Data supplied:
* * * *
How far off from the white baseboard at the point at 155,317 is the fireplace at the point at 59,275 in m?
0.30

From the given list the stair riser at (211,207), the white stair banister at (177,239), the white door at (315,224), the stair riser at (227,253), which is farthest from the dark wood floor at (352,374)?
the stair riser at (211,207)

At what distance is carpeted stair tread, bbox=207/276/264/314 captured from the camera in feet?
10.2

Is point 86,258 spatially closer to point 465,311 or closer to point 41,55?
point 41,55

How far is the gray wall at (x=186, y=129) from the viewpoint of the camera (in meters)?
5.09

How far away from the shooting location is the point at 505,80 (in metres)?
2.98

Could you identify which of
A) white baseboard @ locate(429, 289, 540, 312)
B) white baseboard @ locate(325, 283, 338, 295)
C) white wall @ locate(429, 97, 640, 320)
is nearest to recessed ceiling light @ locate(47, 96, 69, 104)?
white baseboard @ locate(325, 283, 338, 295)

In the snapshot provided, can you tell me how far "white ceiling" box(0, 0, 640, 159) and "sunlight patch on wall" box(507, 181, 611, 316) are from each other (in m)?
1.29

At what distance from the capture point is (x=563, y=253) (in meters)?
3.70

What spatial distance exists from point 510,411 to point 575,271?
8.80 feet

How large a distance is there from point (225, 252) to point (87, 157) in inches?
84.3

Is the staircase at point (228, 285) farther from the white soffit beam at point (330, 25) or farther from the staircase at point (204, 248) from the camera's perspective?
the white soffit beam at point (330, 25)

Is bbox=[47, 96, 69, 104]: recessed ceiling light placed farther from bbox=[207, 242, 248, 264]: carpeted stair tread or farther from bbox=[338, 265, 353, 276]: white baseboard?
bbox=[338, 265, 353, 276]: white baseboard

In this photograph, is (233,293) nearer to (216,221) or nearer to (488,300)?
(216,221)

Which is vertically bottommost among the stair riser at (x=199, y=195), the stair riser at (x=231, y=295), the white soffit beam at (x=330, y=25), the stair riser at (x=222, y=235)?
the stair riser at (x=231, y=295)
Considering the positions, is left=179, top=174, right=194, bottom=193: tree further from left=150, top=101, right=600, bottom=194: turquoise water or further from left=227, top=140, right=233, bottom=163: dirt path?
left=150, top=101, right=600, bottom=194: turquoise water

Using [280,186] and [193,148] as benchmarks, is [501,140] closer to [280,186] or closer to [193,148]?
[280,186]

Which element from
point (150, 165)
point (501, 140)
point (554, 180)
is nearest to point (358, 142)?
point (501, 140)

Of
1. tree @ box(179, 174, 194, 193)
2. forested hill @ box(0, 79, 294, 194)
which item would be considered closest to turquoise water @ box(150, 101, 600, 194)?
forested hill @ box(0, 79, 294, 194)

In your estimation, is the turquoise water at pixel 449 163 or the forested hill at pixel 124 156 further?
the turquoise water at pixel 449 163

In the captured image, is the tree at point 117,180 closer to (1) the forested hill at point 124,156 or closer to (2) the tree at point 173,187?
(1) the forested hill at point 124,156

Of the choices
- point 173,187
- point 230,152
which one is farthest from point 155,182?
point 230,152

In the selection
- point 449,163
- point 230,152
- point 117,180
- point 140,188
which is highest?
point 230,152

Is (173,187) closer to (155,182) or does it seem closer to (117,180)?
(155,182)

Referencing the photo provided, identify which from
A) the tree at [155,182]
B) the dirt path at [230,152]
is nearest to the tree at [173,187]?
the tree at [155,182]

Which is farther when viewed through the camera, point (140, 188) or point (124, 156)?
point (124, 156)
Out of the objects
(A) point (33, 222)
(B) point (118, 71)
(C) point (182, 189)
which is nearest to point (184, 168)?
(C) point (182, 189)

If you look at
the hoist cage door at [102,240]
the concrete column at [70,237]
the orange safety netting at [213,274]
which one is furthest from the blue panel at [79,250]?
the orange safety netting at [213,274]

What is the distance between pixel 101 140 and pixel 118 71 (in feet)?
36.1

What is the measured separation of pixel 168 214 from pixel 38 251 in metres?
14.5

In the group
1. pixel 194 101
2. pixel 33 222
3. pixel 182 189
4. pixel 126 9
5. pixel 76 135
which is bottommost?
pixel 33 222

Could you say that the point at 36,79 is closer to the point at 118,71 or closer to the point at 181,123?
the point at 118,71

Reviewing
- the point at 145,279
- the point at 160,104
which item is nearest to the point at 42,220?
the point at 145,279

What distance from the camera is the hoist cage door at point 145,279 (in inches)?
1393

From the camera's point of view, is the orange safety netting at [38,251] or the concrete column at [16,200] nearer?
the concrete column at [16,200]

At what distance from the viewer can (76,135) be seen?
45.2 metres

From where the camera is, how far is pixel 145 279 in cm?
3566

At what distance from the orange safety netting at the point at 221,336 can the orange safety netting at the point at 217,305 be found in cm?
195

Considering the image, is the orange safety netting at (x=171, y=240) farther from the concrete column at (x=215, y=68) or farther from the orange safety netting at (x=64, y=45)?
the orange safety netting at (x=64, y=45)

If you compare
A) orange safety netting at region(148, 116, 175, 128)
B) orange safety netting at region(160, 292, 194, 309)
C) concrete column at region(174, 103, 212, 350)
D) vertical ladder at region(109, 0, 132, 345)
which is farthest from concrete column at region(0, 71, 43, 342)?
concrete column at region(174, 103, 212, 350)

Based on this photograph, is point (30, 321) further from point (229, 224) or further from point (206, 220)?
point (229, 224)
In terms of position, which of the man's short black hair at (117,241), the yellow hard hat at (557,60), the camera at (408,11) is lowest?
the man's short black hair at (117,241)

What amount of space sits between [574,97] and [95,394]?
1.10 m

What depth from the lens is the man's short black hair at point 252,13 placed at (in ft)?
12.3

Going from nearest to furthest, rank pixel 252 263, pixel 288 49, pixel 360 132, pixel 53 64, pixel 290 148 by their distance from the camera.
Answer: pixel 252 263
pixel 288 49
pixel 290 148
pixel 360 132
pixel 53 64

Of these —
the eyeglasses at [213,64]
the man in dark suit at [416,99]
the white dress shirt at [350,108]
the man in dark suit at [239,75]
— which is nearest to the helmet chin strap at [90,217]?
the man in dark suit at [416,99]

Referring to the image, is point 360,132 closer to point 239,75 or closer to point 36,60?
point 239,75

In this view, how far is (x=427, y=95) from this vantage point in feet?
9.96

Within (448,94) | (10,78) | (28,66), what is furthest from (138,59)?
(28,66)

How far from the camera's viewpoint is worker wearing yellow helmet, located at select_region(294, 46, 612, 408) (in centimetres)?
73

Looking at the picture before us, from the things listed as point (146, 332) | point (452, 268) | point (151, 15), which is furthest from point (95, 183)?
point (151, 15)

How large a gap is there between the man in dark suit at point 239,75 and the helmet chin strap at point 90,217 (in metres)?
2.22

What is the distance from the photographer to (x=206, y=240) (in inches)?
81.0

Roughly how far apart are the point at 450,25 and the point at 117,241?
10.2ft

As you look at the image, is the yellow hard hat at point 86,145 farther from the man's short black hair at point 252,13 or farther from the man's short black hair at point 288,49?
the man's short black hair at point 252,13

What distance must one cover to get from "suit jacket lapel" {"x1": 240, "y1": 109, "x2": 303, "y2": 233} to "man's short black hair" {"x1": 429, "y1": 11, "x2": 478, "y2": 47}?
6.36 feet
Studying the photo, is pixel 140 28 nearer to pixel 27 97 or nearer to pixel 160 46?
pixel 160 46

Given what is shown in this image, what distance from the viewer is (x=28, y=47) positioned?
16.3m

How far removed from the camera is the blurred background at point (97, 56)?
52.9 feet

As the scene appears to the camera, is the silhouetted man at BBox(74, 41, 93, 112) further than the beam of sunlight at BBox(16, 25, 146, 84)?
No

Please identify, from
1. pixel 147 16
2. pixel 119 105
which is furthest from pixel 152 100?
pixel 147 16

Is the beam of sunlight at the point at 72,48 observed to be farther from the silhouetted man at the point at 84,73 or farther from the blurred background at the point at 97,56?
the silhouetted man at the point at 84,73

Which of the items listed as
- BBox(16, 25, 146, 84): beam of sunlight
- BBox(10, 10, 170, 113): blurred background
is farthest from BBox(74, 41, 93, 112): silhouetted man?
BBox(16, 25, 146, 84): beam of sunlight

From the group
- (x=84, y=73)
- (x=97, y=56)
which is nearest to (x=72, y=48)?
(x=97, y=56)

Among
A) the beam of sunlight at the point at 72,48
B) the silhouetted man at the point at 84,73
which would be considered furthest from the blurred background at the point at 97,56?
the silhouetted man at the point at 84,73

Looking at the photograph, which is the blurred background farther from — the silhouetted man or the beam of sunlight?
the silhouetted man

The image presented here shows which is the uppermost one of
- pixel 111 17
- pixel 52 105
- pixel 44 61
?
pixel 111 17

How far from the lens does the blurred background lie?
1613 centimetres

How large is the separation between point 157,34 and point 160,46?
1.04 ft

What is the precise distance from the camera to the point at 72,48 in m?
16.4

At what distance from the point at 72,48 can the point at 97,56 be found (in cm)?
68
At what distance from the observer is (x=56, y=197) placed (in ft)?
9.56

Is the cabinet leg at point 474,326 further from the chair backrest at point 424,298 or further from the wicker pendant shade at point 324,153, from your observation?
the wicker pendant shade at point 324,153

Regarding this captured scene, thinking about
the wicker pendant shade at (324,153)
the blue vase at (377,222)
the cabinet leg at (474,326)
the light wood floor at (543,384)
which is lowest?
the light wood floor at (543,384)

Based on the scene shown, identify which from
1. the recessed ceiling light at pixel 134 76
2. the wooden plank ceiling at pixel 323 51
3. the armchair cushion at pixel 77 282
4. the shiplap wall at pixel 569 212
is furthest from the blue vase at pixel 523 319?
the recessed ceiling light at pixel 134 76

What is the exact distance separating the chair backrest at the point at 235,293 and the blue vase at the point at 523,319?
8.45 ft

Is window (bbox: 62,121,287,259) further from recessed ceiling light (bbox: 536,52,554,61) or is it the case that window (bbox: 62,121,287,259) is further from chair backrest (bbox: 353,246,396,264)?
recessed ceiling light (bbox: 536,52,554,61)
* * * *
Requirement: Repeat exactly, and only, the lines from the line containing "From the group" through the last line of the records above, both included.

Result of this task:
From the group
- (x=84, y=73)
- (x=97, y=56)
which is nearest to (x=72, y=48)?
(x=97, y=56)

Among
A) the beam of sunlight at the point at 72,48
B) the silhouetted man at the point at 84,73
which would be considered furthest from the blurred background at the point at 97,56?
the silhouetted man at the point at 84,73

Looking at the photograph, which is the blurred background farther from — the silhouetted man or the beam of sunlight?
the silhouetted man

The image presented here shows which is the uppermost one of
- pixel 111 17
- pixel 52 105
- pixel 44 61
?
pixel 111 17

How far from the lens does the blurred background lie?
1613 centimetres

How large is the separation between point 157,34 and point 160,46?
1.04 ft

What is the precise distance from the camera to the point at 72,48 in m?
16.4

At what distance from the point at 72,48 can the point at 97,56 be found (in cm)?
68
At what distance from the observer is (x=56, y=197) placed (in ft)?
9.56

Is the cabinet leg at point 474,326 further from the chair backrest at point 424,298 or further from the wicker pendant shade at point 324,153, from your observation?
the wicker pendant shade at point 324,153

Regarding this captured scene, thinking about
the wicker pendant shade at (324,153)
the blue vase at (377,222)
the cabinet leg at (474,326)
the light wood floor at (543,384)
which is lowest?
the light wood floor at (543,384)

Based on the scene shown, identify which from
1. the recessed ceiling light at pixel 134 76
2. the wooden plank ceiling at pixel 323 51
3. the armchair cushion at pixel 77 282
4. the shiplap wall at pixel 569 212
is furthest from the blue vase at pixel 523 319?
the recessed ceiling light at pixel 134 76

What is the exact distance separating the chair backrest at the point at 235,293 and the blue vase at the point at 523,319?
8.45 ft

Is window (bbox: 62,121,287,259) further from recessed ceiling light (bbox: 536,52,554,61) or is it the case that window (bbox: 62,121,287,259) is further from chair backrest (bbox: 353,246,396,264)?
recessed ceiling light (bbox: 536,52,554,61)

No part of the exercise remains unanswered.